Embark on a delectable culinary journey with our diverse collection of Mexican biscuit recipes. From the classic and versatile Buñuelos to the delightful Polvorones, each recipe offers a unique taste and texture that will tantalize your taste buds. Whether you prefer crispy and airy textures or soft and chewy bites, our curated selection caters to every palate. Discover the secrets of crafting perfect Churros, sure to become a hit at your next brunch or fiesta. Indulge in the irresistible sweetness of Conchas, adorned with colorful toppings that add a touch of whimsy to your teatime. For those seeking a healthier option, our Quinoa and Chia Seed Crackers provide a nutritious and satisfying snack. Explore the rich culinary heritage of Mexico through these delectable biscuit recipes, guaranteed to transport you on a flavor-filled adventure.
Check out the recipes below so you can choose the best recipe for yourself!
MEXICAN FIESTA SPOON BISCUITS
My girlfried made these "biscuits" and served them with a spicy bean soup and salad. Made a great accompaniment. She got the recipe from Southern Living.
Provided by ratherbeswimmin
Categories Breads
Time 1h
Yield 12 serving(s)
Number Of Ingredients 7
Steps:
- Separate biscuits; cut each biscuit into 8 pieces.
- Add the biscuit pieces and salsa to a bowl, toss gently to combine.
- Spoon mixture into a greased 13x9 inch baking dish.
- Top with cheese and sprinkle remaining ingredients evenly over the top.
- Bake at 350° for 45 minutes or until edges are golden and center is set; let rest 15 minutes.
- Cut into squares.
- Good served with soup and salad.
MEXICAN BISCUITS
Number Of Ingredients 7
Steps:
- 1. Preheat the oven to 425°. In a large bowl whisk together the flour, sugar, baking powder, and salt.
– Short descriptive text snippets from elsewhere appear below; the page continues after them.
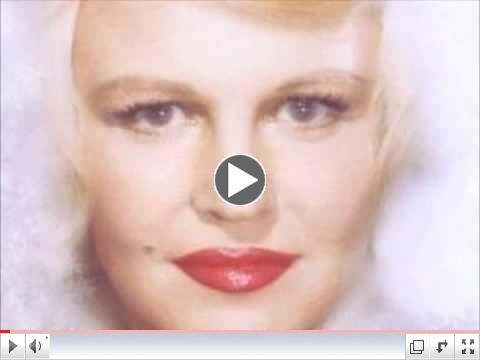 Peggy Lee My Dear Acquaintance (A Happy New Year)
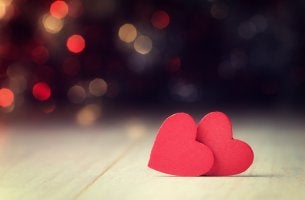 14 de Febrero, ¿San Valentín?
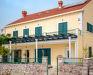 Foto 20 exterieur - Vakantiehuis Villa Marina, Dubrovnik Mlini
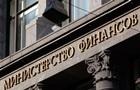 Москва: За судом Київ має віддати  борг Януковича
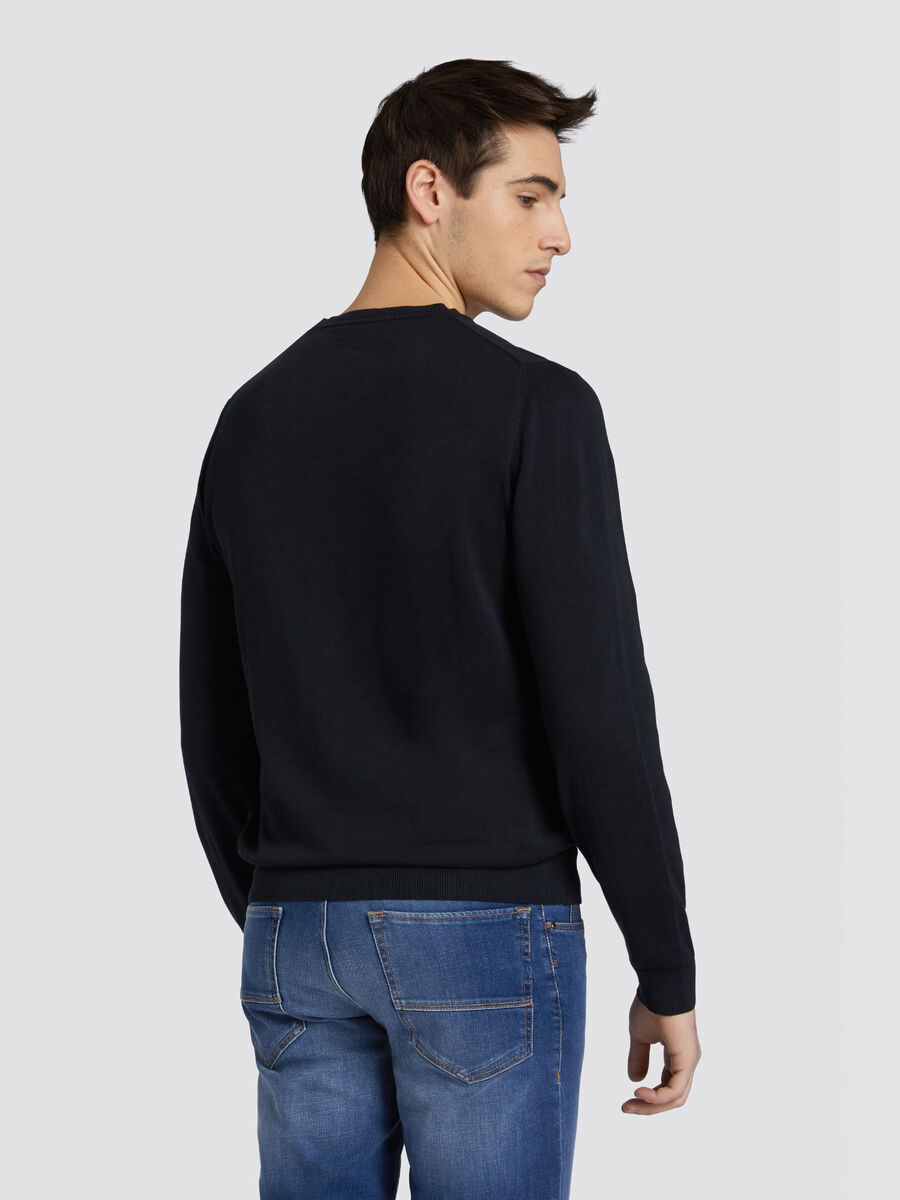 Regular fit pure cotton crew neck pullover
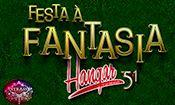 Folder do Evento: Festa à Fantasia Hangar51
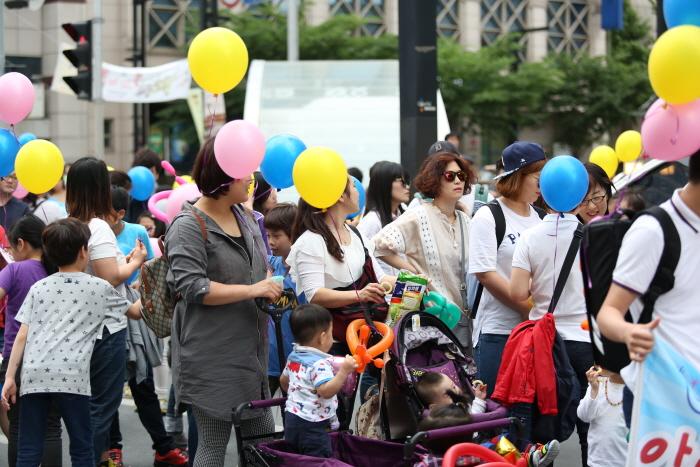 Разноцветный фестиваль в Тэгу (컬러풀대구페스티벌)2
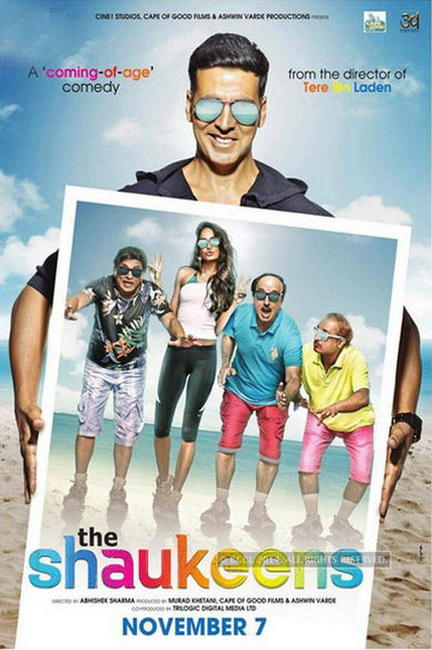 The Shaukeens Photos + Posters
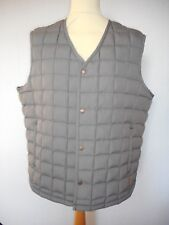 TIMBERLAND  Mens  Vest   Size - 3XL/3TG  New With Tags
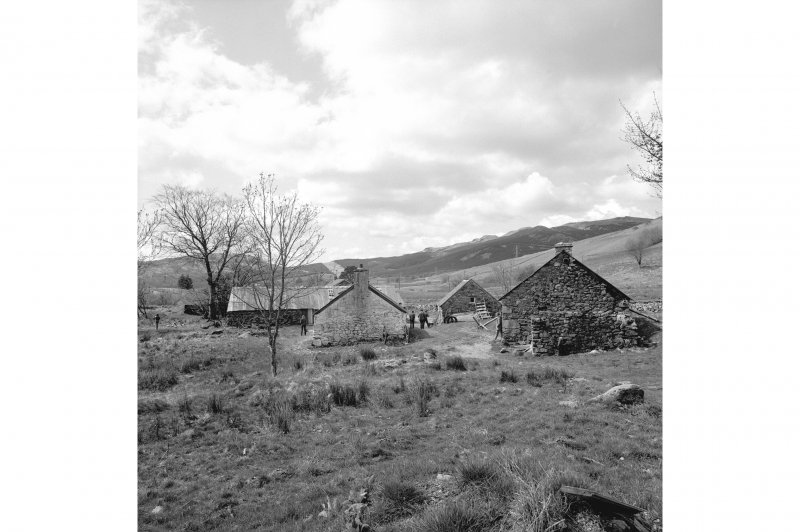 Auchindrain, Township General view from ENE showing central part of township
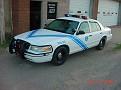 OK - Olustee Police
Cut in the butter or shortening until the mixture is crumbly. (This can be done in a food processor.) Then return the dry ingredients to the bowl. 2. Remove a scant 2 tablespoons of the beaten eggs to a small bowl and set aside. Mix the remaining egg with the milk. Make a well in the center of the dry ingredients and add the milk mixture all at once. Stir with a fork until combined. With your hands, work the dough together and turn the dough onto a lightly floured work surface. Knead gently 8 to 10 turns until the dough just holds together. 3. Roll out the dough with a lightly floured rolling pin to about 3/4-inch thick. Cut into rounds with a 2 1/2-inch biscuit cutter. Gather the scraps, roll and cut. Put the biscuits on an ungreased baking sheet. Brush the tops with the reserved beaten egg. Bake until golden brown, 12 to 14 minutes. Serve warm from the oven. If made ahead, biscuits can be split, buttered, and toasted under a broiler.From "1,000 Mexican Recipes." Copyright 2001 by Marge Poore. Used with permission of the publisher, Wiley Publishing, Inc. All Rights Reserved.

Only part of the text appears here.